(INFORMATION SUPPLIED)
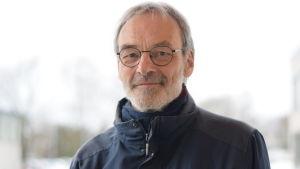 Professor Mikael Hildén med blå jacka och glasögon mot vit himmel.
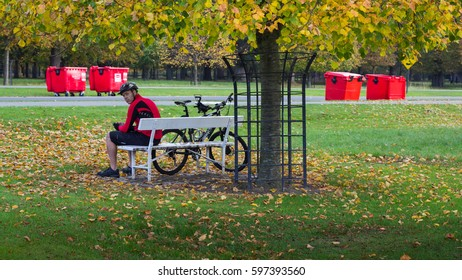 "DUBLIN, IRELAND - OCTOBER 2016 -  A unidentified man taking a brake on a bench besides his bike at through ""Phoenix Park"" on October 2016 in Dublin."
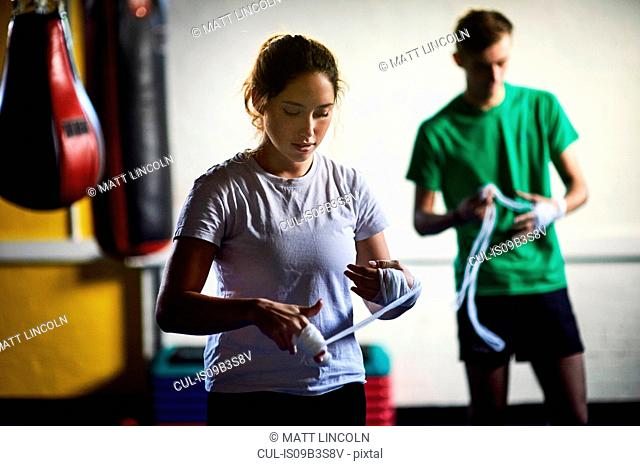 Young male and female boxers wrapping hands in bandages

(THE TASK) When you set down the material above, keep every word exact and include no pictures.

(COMPLETED TASK)
 Professor Mikael Hildén med blå jacka och glasögon mot vit himmel.
 "DUBLIN, IRELAND - OCTOBER 2016 -  A unidentified man taking a brake on a bench besides his bike at through ""Phoenix Park"" on October 2016 in Dublin."
 Young male and female boxers wrapping hands in bandages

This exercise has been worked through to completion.